- [Descripción de la tarea]: Reproduce sin ningún cambio el fragmento del extracto de la página comprendido entre "Gracias a tal" y "el propio Sánchez?", ambos incluidos.

Así, pretende someter a pruebas masivas a toda la población. Quienes den positivo en Covid-19 serían confinados manu militari durante dos semanas en polideportivos y encerrados bajo llave, al estilo de los gulags soviéticos. Para abrir boca, ya ha ordenado a los gerifaltes autonómicos que le faciliten una lista de las instalaciones disponibles.
Además, el ministerio de Asuntos Económicos liderado por Nadia Calviño publicó en el BOE una norma que autoriza al Ejecutivo para desarrollar una aplicación de teléfonos móviles.
Esta semana ya se filtró a la prensa que “estudia” obligar a todo bicho viviente a instalarla en sus celulares.
Gracias a tal dispositivo informático podrá controlar la localización geográfica de todos y cada uno de los españoles de forma permanente y exhaustiva.
El odioso Gran Hermano de George Orwell parece un juego de niños ante tamaña intrusión en la vida de las personas.
Estas resoluciones abominables se adoptan con el pretexto de que las han propuesto unos supuestos “expertos”. ¿Y quiénes son esos sabios? ¿Acaso ahora el país y la vida de los ciudadanos están dirigidos por una cuadrilla de individuos nombrados a dedo por el propio Sánchez?
El capitoste supremo está aprovechando una situación excepcional como pretexto para yugular las libertades de raíz y entrometerse en la vida de los habitantes de una forma tan asfixiante como despótica.
Merced a semejantes mimbres, el poder público amenaza con disponer de un control completo de la población. Y hiela la sangre pensar que esa prerrogativa resida en manos de unos sujetos de escasos escrúpulos como Pedro Sánchez y su acólito Pablo Iglesias, consumado populista bananero.
Este último, con su habitual verborrea desenfrenada, repite machaconamente que “de la crisis de 2008 se salió rescatando a los bancos, mientras que ahora estamos salvando a las familias”.
No se puede ofender más a la verdad con menos palabras. En 2008 no se hundió ni se reflotó ni un solo banco. En cambio, sí se fue a pique de una forma atronadora, una tras otra, la práctica totalidad de las cajas de ahorros. Solo gracias al dineral del pueblo llano inyectado a esas entidades, se preservaron los depósitos de millones de clientes, que en su inmensa mayoría eran de condición humilde.
Por cierto, las dos cajas que concentraron el grueso de las ayudas públicas habían sido gestionadas y saqueadas por esbirros procedentes de la política. Una es Caja Madrid-Bankia, donde camparon a sus anchas las marionetas del PP, del PSOE y de Izquierda Unida (partido integrado en la formación de Pablo Iglesias), amén de los sindicatos UGT y CCOO, y de la patronal madrileña CEIM.

- [Información proporcionada]:
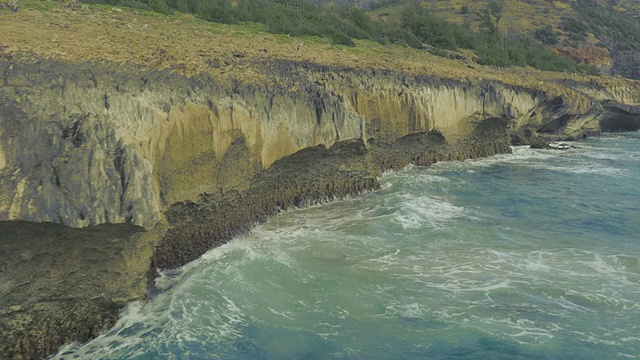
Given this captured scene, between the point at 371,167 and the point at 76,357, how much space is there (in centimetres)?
1535

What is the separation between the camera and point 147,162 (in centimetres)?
1212

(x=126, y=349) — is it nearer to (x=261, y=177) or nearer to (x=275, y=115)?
(x=261, y=177)

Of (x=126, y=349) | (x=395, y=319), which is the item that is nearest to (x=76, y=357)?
(x=126, y=349)

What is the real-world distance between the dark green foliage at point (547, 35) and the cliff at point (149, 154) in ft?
176

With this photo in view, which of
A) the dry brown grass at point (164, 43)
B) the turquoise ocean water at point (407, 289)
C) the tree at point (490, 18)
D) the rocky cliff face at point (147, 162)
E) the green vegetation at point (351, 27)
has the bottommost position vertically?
the turquoise ocean water at point (407, 289)

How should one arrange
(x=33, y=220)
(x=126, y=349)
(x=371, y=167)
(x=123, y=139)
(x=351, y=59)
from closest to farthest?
(x=33, y=220) → (x=126, y=349) → (x=123, y=139) → (x=371, y=167) → (x=351, y=59)

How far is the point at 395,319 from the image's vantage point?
491 inches

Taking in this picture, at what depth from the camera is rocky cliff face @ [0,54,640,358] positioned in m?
10.6

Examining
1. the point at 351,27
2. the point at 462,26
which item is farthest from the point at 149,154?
the point at 462,26

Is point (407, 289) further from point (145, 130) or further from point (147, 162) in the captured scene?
point (145, 130)

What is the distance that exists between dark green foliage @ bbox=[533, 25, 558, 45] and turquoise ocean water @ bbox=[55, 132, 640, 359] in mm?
56847

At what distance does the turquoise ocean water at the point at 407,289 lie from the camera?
1140 cm

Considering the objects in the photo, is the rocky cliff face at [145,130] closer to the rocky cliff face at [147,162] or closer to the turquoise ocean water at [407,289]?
the rocky cliff face at [147,162]

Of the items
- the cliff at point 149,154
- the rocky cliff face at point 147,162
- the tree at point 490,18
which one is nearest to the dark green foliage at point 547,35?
the tree at point 490,18
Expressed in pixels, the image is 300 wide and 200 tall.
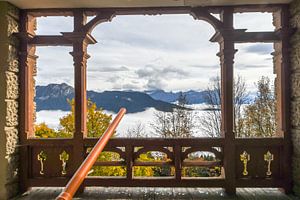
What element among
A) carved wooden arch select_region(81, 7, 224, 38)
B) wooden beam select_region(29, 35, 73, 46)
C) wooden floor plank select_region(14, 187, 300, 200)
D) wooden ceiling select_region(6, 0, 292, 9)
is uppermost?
wooden ceiling select_region(6, 0, 292, 9)

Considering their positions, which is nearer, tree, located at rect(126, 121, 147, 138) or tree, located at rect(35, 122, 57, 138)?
tree, located at rect(35, 122, 57, 138)

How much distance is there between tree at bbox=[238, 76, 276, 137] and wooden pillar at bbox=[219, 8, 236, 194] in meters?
10.6

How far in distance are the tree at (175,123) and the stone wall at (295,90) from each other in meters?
12.1

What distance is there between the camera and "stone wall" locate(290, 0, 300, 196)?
13.3ft

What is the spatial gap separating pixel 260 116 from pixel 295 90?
1137 centimetres

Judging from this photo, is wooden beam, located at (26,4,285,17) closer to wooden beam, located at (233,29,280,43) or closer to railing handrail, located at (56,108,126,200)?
wooden beam, located at (233,29,280,43)

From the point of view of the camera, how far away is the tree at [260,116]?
14.6 meters

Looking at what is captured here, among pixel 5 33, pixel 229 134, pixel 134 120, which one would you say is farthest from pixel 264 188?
pixel 134 120

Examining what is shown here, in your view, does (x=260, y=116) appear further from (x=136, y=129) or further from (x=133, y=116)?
(x=136, y=129)

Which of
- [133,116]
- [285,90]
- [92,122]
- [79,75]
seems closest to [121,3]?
[79,75]

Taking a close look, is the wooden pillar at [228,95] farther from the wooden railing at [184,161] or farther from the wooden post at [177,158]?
the wooden post at [177,158]

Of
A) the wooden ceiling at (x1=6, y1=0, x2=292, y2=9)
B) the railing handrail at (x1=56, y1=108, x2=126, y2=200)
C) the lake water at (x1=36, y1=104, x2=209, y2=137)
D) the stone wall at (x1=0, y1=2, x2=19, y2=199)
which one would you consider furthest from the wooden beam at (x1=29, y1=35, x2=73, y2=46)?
the lake water at (x1=36, y1=104, x2=209, y2=137)

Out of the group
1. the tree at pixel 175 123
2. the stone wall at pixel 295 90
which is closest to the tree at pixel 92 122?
the tree at pixel 175 123

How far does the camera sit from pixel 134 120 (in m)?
25.0
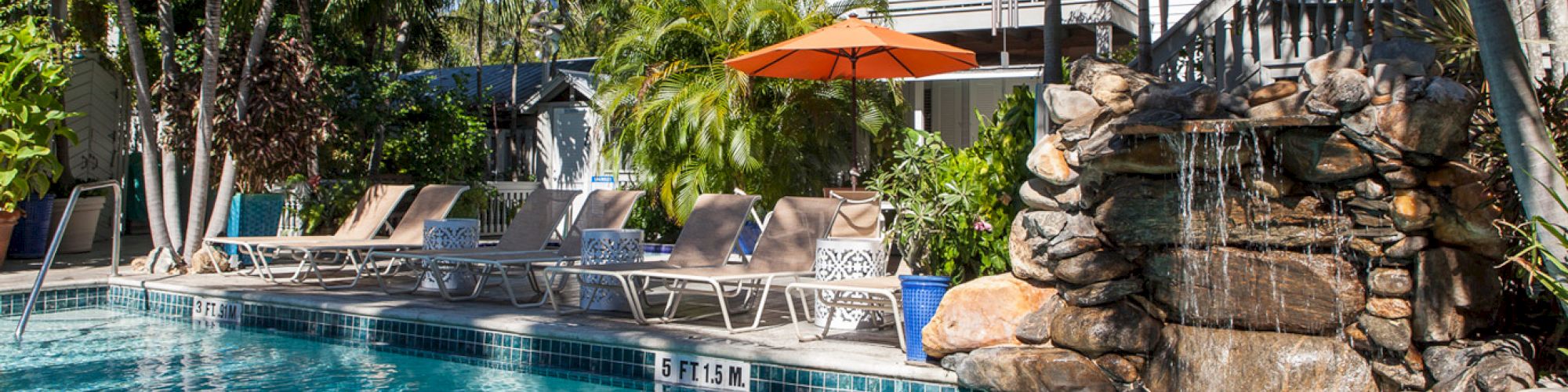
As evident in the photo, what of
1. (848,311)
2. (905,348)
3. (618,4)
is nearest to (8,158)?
(848,311)

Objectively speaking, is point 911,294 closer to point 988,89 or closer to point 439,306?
point 439,306

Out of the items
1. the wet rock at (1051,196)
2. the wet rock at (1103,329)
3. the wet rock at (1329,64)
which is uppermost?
the wet rock at (1329,64)

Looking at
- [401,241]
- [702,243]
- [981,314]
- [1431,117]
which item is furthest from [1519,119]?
[401,241]

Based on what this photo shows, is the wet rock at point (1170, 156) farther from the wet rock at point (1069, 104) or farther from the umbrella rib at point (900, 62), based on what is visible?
the umbrella rib at point (900, 62)

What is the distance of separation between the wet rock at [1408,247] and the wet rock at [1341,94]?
0.59 meters

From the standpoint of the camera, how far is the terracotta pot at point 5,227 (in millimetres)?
10453

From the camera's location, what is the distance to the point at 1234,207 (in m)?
5.47

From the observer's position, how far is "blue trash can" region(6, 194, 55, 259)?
11531mm

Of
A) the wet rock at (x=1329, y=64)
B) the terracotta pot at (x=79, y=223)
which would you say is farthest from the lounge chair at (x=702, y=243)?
the terracotta pot at (x=79, y=223)

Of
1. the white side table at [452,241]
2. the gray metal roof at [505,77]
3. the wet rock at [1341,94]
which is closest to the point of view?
the wet rock at [1341,94]

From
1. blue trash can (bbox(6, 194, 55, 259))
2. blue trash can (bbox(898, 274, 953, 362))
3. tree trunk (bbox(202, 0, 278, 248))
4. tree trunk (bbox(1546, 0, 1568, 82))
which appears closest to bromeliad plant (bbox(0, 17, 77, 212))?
blue trash can (bbox(6, 194, 55, 259))

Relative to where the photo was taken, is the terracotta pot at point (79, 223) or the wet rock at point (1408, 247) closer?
the wet rock at point (1408, 247)

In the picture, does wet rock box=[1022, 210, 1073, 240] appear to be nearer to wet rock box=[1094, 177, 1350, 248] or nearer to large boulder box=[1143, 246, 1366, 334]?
wet rock box=[1094, 177, 1350, 248]

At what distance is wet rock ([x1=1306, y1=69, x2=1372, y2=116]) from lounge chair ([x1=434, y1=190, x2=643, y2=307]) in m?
4.68
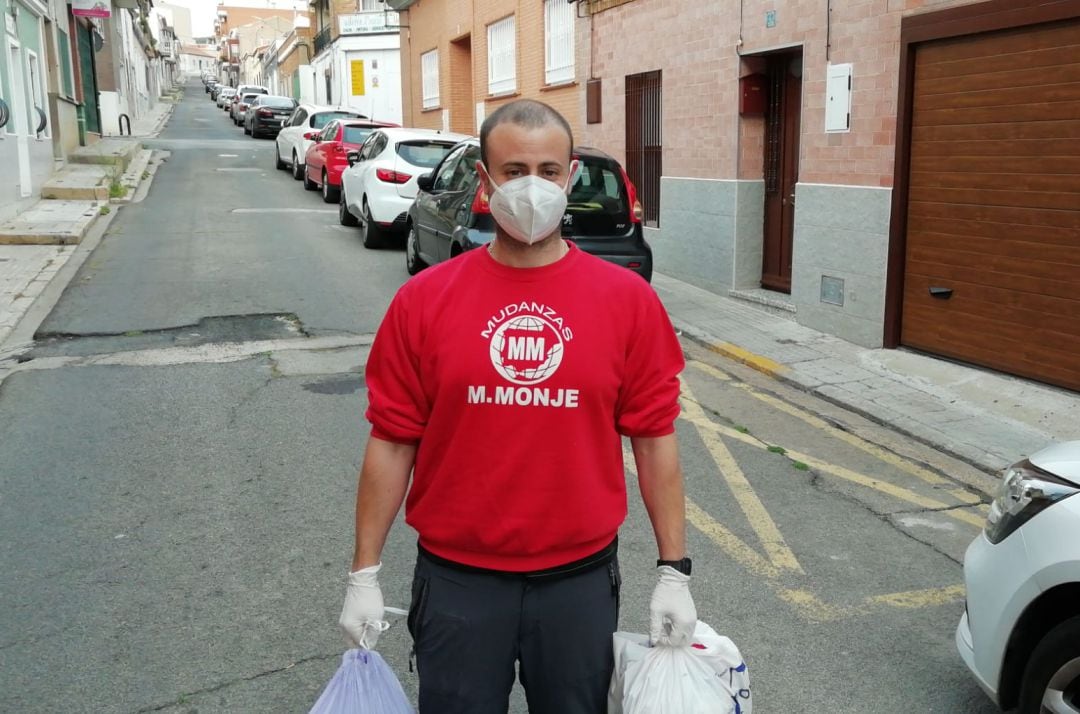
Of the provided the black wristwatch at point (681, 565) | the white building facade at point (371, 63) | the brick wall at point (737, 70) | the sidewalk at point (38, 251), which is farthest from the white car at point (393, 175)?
the white building facade at point (371, 63)

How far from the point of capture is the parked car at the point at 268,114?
37812 millimetres

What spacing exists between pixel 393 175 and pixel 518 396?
40.8ft

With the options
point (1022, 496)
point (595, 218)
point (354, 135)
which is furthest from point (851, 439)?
point (354, 135)

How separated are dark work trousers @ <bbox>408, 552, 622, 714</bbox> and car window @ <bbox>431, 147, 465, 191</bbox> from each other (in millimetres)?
9199

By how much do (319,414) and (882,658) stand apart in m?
4.29

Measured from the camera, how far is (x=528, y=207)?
2275mm

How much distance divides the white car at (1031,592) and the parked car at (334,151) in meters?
16.5

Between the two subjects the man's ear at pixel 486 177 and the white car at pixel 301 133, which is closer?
the man's ear at pixel 486 177

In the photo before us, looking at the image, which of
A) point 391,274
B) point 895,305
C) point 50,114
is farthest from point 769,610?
point 50,114

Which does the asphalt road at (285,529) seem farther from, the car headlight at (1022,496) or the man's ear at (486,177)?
the man's ear at (486,177)

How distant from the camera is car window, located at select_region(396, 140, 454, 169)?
14.4m

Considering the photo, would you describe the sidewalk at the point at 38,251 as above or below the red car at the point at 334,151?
below

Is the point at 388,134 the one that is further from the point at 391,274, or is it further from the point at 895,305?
the point at 895,305

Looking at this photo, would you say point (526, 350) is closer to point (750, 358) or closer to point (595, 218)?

- [Respuesta escrita]:
Gracias a tal dispositivo informático podrá controlar la localización geográfica de todos y cada uno de los españoles de forma permanente y exhaustiva.
El odioso Gran Hermano de George Orwell parece un juego de niños ante tamaña intrusión en la vida de las personas.
Estas resoluciones abominables se adoptan con el pretexto de que las han propuesto unos supuestos “expertos”. ¿Y quiénes son esos sabios? ¿Acaso ahora el país y la vida de los ciudadanos están dirigidos por una cuadrilla de individuos nombrados a dedo por el propio Sánchez?